## Begin Text section
In The Lives of the Muses, Francine Prose writes a spirited and enlightening exposé of nine women who fired the imaginations of some of the most inimitable artists and thinkers of the 19th and 20th centuries. With wicked wit, she shows how these women were both exemplars of their times and iconoclasts struggling to assert their own identity within the unconventional relationships they formed with these men. In doing so, she undertakes an examination of the concept of the muse in all its permutations--from the static nine Muses of classical Greek mythology, through Dante's oft-recycled Beatrice, to its ironized figuration in contemporary popular culture.

In addition to Alice Liddell, Prose looks at the following women: Hester Thrale, a long-suffering brewer's wife whose romantic friendship allowed the depressive Dr. Samuel Johnson to continue writing; the tormented Elizabeth Siddal, an opium-addicted artist who became Beatrice to Pre-Raphaelite painter and poet Dante Gabriel Rossetti; Lou Andreas-Salome, who captivated and aroused a triumvirate of original thinkers: Friedrich Nietzsche, Rainer Maria Rilke, and Sigmund Freud; the "imperious" Gala Dali, who continued to sleep with her ex-husband, poet Paul Eluard, even as she transformed herself into a phenomenal marketing machine for surrealist Salvador Dali; Lee Miller, a model who mastered the techniques of Man Ray and others, and became a talented photographer; Suzanne Farrell, a ballerina who incarnated, animated, and was inspired to great heights of artistry by the compositions of choreographer George Balanchine; Charis Weston, one in a long line of the erotically restless Edward Weston's cast-off art wives and lovers; and the infamous Yoko Ono, who fought fiercely for recognition as an avant-garde artist as she sought to subserve John Lennon into the role of muse.
## End Text section
▶ Job 1
Please render the records as a Markdown table with the columns "No." and "Record line", covering everything from the line containing "In real-world vertical" down to the end of the records and leaving out blank lines.
## Begin Input rows
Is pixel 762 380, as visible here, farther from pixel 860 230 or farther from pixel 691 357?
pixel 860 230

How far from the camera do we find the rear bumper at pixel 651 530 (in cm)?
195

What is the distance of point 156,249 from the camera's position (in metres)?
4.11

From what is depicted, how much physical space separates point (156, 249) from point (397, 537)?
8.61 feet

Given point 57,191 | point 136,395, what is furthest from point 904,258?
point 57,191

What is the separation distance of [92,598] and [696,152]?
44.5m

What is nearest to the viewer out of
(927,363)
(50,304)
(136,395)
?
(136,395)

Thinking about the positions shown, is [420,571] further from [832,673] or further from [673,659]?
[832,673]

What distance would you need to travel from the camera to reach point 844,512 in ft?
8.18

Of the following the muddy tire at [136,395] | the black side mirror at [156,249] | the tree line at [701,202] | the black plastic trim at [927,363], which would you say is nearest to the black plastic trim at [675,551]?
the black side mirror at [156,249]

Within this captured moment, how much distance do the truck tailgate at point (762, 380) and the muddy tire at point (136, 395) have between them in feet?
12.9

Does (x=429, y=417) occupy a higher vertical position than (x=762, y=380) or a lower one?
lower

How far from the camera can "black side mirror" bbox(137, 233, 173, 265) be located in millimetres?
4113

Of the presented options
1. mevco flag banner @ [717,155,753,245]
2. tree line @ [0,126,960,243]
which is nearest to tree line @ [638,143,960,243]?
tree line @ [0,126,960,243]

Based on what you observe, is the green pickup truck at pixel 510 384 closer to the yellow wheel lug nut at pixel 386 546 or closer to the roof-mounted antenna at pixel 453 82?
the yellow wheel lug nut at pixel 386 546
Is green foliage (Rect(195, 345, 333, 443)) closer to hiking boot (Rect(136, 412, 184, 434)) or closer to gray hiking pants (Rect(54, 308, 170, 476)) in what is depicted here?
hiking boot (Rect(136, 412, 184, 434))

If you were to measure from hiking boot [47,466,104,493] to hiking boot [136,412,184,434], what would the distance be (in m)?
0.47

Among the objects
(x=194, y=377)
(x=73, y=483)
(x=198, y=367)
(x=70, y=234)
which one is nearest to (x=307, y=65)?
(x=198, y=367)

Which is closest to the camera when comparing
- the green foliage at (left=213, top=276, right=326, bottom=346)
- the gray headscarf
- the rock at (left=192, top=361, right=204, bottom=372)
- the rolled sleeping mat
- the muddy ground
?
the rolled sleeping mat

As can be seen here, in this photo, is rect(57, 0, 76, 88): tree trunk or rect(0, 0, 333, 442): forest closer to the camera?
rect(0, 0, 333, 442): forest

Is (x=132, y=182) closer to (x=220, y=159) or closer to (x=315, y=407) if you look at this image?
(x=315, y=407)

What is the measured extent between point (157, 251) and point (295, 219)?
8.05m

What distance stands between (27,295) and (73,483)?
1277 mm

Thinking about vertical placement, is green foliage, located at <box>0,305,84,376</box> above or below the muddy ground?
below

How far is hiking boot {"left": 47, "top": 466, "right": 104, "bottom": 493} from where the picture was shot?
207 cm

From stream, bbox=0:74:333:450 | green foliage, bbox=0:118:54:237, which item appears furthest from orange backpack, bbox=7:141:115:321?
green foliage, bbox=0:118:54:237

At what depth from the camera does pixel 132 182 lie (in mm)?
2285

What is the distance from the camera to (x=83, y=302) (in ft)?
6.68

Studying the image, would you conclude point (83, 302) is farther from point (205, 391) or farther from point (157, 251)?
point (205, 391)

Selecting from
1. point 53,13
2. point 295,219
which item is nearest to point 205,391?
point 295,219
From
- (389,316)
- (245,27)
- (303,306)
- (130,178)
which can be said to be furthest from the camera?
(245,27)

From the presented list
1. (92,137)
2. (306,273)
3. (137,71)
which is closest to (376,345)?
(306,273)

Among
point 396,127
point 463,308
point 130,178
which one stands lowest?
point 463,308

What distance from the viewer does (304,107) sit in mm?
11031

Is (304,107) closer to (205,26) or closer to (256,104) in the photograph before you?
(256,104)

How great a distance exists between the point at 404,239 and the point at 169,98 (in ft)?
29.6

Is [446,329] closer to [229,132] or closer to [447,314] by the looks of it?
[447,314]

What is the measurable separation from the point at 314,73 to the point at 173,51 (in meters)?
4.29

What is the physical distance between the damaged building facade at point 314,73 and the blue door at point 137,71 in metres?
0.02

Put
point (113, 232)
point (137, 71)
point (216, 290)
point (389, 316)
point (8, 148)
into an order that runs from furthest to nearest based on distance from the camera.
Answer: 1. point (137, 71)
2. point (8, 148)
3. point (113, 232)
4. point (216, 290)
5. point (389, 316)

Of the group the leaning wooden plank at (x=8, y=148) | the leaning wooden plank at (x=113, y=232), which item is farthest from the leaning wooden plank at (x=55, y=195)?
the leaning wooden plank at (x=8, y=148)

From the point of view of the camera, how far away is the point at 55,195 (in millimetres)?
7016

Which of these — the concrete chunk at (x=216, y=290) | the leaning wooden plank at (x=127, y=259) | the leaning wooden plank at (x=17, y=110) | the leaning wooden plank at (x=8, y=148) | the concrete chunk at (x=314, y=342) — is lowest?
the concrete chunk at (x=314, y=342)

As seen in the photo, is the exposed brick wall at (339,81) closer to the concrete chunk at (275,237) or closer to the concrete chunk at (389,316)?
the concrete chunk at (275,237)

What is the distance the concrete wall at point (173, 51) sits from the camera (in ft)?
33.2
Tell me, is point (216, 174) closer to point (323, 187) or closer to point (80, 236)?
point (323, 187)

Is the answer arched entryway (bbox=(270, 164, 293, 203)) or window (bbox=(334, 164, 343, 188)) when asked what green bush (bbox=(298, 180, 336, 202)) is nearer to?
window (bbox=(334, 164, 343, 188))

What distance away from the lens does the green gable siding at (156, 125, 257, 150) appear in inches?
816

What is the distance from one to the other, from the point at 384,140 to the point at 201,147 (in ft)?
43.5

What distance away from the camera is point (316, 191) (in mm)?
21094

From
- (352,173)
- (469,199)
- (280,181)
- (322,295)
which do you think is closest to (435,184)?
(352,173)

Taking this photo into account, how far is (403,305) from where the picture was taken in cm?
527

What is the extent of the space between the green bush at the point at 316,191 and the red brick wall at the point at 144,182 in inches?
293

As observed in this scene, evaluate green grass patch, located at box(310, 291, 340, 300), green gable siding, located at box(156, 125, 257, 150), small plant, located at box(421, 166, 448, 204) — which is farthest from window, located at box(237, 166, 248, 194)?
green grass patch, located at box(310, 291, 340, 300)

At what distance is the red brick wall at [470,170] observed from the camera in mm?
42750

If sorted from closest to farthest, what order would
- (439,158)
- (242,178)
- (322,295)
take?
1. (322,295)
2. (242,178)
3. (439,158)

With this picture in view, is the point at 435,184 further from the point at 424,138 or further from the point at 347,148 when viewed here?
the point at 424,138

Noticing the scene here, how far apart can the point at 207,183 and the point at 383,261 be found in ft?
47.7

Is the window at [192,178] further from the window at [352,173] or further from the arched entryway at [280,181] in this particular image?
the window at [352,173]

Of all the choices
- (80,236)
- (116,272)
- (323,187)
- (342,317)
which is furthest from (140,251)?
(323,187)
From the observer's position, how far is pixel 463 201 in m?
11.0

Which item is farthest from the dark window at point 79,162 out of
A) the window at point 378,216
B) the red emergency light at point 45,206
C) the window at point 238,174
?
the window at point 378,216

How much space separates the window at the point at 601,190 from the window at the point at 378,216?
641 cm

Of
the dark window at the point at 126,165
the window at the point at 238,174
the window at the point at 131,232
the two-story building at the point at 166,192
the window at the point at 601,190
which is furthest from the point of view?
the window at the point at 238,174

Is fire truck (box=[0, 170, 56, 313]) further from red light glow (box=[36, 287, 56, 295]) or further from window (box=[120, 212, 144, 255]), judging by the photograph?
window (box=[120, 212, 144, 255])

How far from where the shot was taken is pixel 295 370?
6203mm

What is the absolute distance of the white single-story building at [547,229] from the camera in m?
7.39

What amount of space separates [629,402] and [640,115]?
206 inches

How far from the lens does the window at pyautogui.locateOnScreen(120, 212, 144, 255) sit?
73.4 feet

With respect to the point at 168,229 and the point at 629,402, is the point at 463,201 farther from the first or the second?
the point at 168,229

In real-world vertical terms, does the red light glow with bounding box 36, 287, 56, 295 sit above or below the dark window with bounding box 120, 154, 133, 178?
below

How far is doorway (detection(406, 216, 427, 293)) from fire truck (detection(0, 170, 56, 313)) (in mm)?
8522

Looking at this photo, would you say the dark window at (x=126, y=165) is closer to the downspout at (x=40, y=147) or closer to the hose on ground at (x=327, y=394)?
## End Input rows
▶ Job 2
Write the next part of the text on The Lives of the Muses, starting after its last sentence.

▶ Written response 1
| No. | Record line |
|---|---|
| 1 | In real-world vertical terms, does the red light glow with bounding box 36, 287, 56, 295 sit above or below the dark window with bounding box 120, 154, 133, 178? |
| 2 | below |
| 3 | How far is doorway (detection(406, 216, 427, 293)) from fire truck (detection(0, 170, 56, 313)) (in mm)? |
| 4 | 8522 |
| 5 | Looking at this photo, would you say the dark window at (x=126, y=165) is closer to the downspout at (x=40, y=147) or closer to the hose on ground at (x=327, y=394)? |

▶ Written response 2
Prose draws on photographs, diaries, correspondence, memoirs, and original works of art that reveal the complexity of these artist-muse relationships, and that direct her readers to other books should their curiosity be piqued (as it undoubtedly will). Author Prose has a talent for writing provocative, invigorating prose that engages and excites the reader, inspiring them to undertake wider reading. --Diana Kuprel, Amazon.ca

(retrieved from Amazon Thu, 14 Feb 2013 13:59:09 -0500)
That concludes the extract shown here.